17. The device of claim 1, wherein the phospholipid compounds are selected from the group consisting of 1,2-dioleoyl-sn-glycero-3-phosphocholine, 1,2-dipalmitoyl-sn-glycero-3-phosphocholine, 1,2-dimyristoyl-sn-glycero-3-phosphocholine, 1,2-distearoyl-sn-glycero-3-phosphocholine, 1,2-dilauroyl-sn-glycero-3-phosphocholine, 1,2-dimyristoleoyl-sn-glycero-3-phosphocholine (14:1, PC), 1,2-dipalmitoleoyl-sn-glycero-3-phosphocholine (16:1, PC), 1,2-dieicosenoyl-sn-glycero-3-phosphocholine (20:1, PC), 1,2-dierucoyl-sn-glycero-3-phosphocholine (22:1, PC), 1,2-dinervonoyl-sn-glycero-3-phosphocholine (24:1, PC) or combinations thereof.

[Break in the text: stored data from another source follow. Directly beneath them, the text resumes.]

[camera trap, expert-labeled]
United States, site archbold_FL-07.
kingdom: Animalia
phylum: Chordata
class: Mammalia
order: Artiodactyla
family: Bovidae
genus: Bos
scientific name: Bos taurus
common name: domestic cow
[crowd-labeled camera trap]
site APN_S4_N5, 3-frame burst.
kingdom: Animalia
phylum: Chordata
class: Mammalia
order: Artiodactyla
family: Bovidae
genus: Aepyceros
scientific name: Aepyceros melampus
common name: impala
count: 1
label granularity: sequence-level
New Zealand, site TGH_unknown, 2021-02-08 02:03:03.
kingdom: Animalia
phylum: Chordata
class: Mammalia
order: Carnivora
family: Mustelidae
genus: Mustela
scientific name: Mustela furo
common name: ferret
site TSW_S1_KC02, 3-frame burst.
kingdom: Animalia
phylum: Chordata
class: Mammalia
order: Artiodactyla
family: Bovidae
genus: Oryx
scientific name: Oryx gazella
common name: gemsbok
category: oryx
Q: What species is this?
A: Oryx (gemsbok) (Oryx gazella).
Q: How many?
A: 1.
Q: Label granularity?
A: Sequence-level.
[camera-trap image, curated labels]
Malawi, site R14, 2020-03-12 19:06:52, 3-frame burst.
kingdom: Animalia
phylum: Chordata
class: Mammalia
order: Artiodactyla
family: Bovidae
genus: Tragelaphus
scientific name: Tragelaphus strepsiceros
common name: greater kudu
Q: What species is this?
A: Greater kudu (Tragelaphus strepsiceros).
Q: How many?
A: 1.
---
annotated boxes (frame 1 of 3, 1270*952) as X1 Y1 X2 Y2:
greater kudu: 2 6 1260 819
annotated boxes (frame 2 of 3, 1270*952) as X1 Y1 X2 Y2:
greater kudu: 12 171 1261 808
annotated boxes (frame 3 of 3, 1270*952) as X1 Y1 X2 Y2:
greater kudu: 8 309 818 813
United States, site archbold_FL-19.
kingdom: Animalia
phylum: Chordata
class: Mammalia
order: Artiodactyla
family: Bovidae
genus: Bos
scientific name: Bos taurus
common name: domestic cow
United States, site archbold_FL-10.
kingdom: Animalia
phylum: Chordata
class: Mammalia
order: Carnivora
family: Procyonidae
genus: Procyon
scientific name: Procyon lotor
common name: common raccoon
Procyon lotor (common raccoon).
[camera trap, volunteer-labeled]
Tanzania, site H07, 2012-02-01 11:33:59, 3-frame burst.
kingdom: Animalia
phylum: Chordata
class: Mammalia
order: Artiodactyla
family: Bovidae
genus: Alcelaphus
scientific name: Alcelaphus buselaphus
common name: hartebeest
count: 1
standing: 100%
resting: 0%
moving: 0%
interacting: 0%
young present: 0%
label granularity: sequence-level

18. The device of claim 1, comprising the at least one ganglioside GM1 recognition moiety.

19. The device of claim 8, wherein said first electrode and said second electrode, independently at each occurrence, is a non-interdigitated, plain electrode or an interdigitated electrode (IDE).

20. The device of claim 1, wherein the device further comprises two crossed polarizers below and above the liquid crystal layer respectively.